The Flyers' third defense pair has also been rather inconsistent this season: none among Robert Hägg (now on injured reserve with a shoulder issue), Erik Gustafsson (despite posting a respectable 10 points in 20 games played), veteran Nate Prosser or Mark Friedman (now a member of the Penguins after being claimed off waivers from the Flyers) played to a level where they were able to stake down an every-game starting spot on the blueline.
Flyers forwards don't get a pass here, either. Defense isn't just about the six defensemen on the blueline. Forwards have to help out on the backcheck, in zone clears and in maintaining their coverage assignments in the defensive zone. There have been too many back-door goals, bad forward-to-D gaps for puck support (an area that looked a lot better over the first 50 minutes of Thursday's game, but which needs bigger-sample improvement) and turnovers in dangerous areas by forwards as well as the defense.
In the meantime, Hart has encountered the first sustained adversity of his career (whether referring to junior hockey or the pros). His confidence is down and his mechanics seem a little bit off, too, with an alarming number of goals beating him over his glove in particular. Brian Elliott seems to have hit a wall of late, too. While many of both goalies' recent issues relate to the team's defensive inconsistency, there have also been a few too many stoppable shots going in the net.
Moving forward, the gap the Flyers need to close to move back above the playoff cutoff line is a manageable one. Getting there, however, will require a teamwide reset in terms of commitment to 200-foot play and team defense. This may also require an outside acquisition on the blueline while players such as Sanheim and Myers work to sort out their issues.
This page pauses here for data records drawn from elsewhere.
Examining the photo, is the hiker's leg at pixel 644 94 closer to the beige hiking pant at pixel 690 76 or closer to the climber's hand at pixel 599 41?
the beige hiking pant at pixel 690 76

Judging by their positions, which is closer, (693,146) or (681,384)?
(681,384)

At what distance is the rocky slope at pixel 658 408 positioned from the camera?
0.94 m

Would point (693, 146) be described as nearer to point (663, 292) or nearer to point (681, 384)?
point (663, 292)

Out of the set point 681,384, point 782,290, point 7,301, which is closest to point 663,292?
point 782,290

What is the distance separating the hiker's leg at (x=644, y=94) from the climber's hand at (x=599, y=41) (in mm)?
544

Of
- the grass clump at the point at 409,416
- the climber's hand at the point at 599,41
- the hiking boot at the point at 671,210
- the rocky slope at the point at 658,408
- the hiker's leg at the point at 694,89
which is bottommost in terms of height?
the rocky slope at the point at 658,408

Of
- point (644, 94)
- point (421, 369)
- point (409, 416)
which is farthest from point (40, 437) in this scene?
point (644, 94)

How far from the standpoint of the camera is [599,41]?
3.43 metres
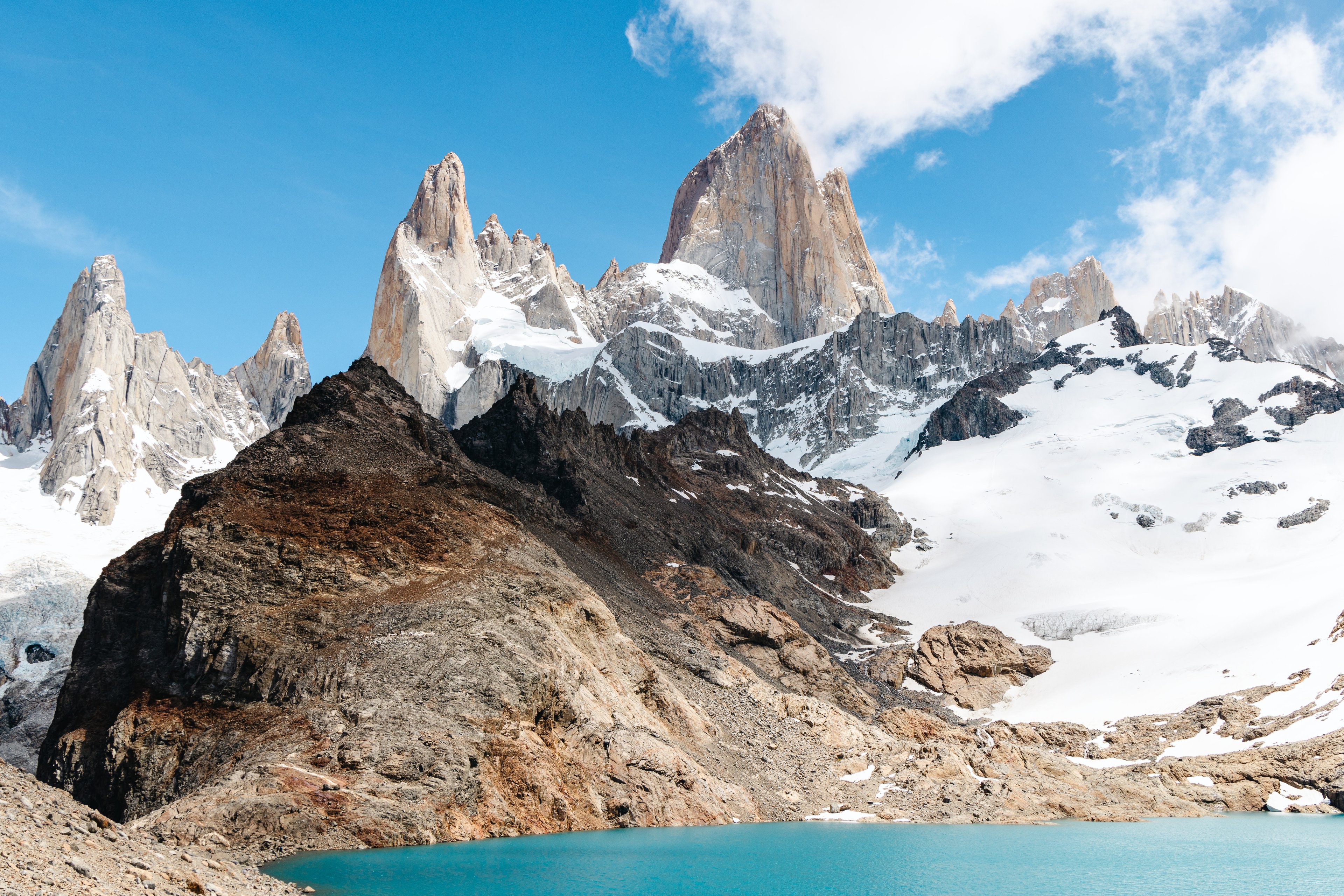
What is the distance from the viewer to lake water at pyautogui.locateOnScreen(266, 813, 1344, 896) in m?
35.2

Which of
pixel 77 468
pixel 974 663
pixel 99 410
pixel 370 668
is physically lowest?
pixel 370 668

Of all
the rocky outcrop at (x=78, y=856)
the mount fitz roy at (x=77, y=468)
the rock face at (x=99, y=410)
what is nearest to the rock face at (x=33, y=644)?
the mount fitz roy at (x=77, y=468)

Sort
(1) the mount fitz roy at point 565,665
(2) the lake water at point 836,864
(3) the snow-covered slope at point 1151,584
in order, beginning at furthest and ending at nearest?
(3) the snow-covered slope at point 1151,584, (1) the mount fitz roy at point 565,665, (2) the lake water at point 836,864

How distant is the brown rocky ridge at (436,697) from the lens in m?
44.2

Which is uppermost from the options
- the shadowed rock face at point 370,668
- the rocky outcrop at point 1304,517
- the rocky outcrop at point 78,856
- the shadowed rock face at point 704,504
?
the rocky outcrop at point 1304,517

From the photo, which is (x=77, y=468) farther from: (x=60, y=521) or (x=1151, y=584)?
(x=1151, y=584)

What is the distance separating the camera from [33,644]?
11919 cm

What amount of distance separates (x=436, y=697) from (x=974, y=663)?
3250 inches

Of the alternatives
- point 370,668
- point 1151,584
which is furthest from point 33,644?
point 1151,584

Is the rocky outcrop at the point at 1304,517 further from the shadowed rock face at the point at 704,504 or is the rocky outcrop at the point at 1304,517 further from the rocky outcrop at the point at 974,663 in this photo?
the rocky outcrop at the point at 974,663

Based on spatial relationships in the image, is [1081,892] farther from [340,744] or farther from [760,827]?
[340,744]

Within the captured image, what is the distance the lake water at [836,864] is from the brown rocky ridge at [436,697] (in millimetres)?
3166

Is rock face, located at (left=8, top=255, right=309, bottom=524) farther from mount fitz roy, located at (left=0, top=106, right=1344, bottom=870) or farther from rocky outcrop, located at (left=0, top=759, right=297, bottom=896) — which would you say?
rocky outcrop, located at (left=0, top=759, right=297, bottom=896)

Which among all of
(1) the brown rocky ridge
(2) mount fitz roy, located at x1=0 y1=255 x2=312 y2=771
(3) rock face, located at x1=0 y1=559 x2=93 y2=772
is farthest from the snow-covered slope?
(2) mount fitz roy, located at x1=0 y1=255 x2=312 y2=771
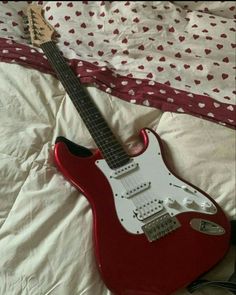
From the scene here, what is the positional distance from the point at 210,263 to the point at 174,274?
3.4 inches

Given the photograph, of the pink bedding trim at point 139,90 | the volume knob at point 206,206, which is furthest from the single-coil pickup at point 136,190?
the pink bedding trim at point 139,90

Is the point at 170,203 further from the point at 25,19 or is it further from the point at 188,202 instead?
the point at 25,19

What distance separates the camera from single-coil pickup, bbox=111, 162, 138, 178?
0.91 m

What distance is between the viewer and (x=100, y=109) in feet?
3.35

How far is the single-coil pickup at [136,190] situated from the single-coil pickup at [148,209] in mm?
34

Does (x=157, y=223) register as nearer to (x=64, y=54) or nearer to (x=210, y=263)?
(x=210, y=263)

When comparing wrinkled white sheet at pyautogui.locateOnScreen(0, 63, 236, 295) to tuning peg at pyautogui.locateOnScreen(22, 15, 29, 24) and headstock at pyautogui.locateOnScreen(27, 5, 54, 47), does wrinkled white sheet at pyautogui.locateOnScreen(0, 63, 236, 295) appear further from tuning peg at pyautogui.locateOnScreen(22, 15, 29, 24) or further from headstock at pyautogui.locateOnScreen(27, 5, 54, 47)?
tuning peg at pyautogui.locateOnScreen(22, 15, 29, 24)

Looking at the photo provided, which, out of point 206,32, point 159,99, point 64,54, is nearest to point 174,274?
point 159,99

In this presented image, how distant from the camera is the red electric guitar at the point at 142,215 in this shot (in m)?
0.77

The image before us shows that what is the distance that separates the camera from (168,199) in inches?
34.6

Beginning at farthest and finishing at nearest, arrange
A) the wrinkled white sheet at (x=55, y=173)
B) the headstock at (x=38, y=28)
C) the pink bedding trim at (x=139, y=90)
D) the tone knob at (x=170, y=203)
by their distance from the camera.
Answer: the headstock at (x=38, y=28), the pink bedding trim at (x=139, y=90), the tone knob at (x=170, y=203), the wrinkled white sheet at (x=55, y=173)

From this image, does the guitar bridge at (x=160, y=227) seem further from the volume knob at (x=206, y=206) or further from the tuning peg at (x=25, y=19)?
the tuning peg at (x=25, y=19)

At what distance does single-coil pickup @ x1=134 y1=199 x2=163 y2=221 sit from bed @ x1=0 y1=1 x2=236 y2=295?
0.36 feet

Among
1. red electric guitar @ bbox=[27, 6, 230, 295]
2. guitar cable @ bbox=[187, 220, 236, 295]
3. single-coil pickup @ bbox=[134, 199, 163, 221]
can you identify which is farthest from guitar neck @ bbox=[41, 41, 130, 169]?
guitar cable @ bbox=[187, 220, 236, 295]
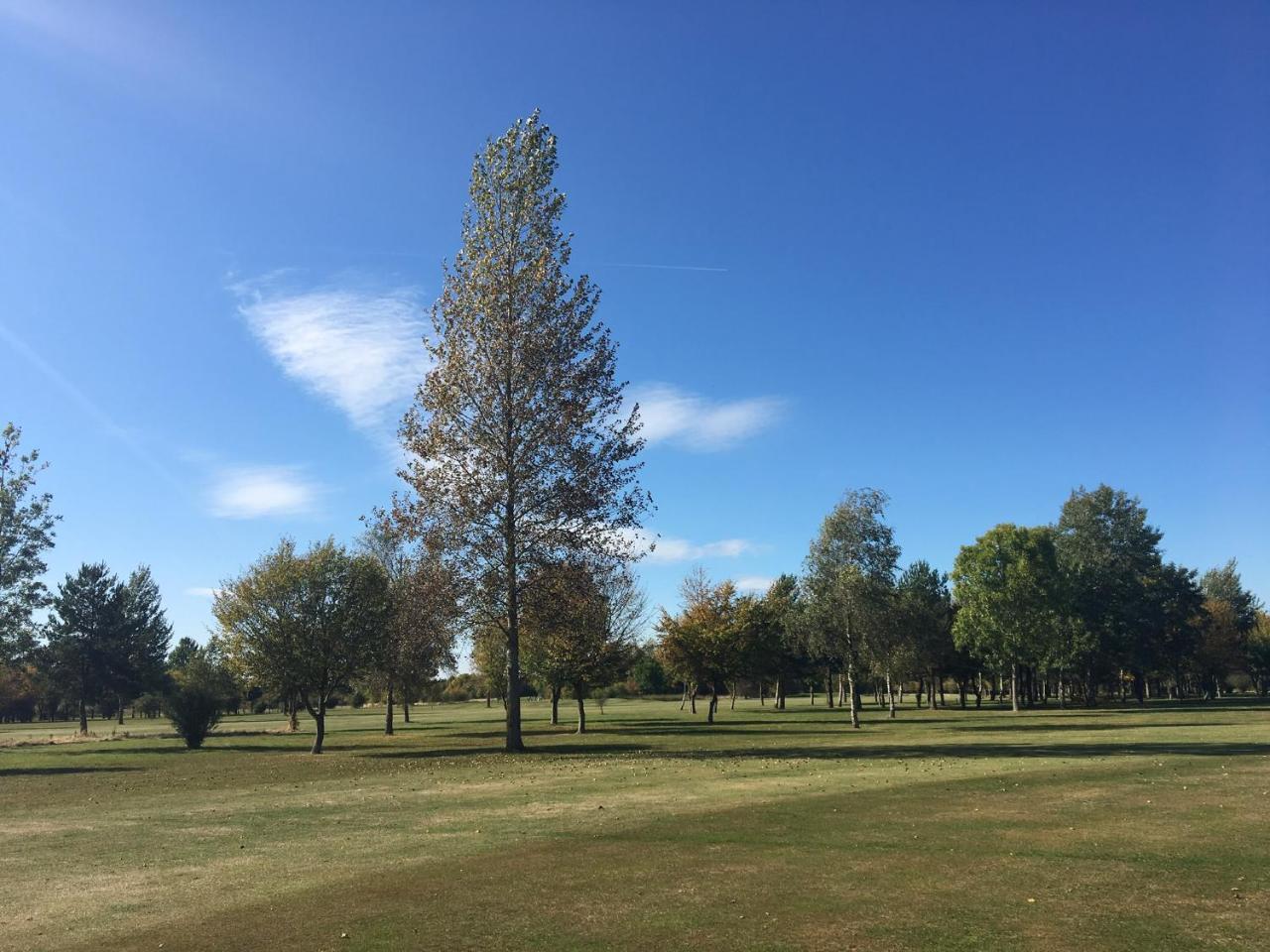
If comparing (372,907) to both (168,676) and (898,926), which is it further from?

Likewise, the Flyers need Hart to get back on top of his game.
There are segments of the Flyers process that absolutely are trending the right way in terms of doing the things that lead to offensive success and playing less defense. However, there remains a lot of area for improvement for what the team does when it does not have the puck. There is also still a little too much period-to-period fluctuation in how the team executes on both sides of the puck.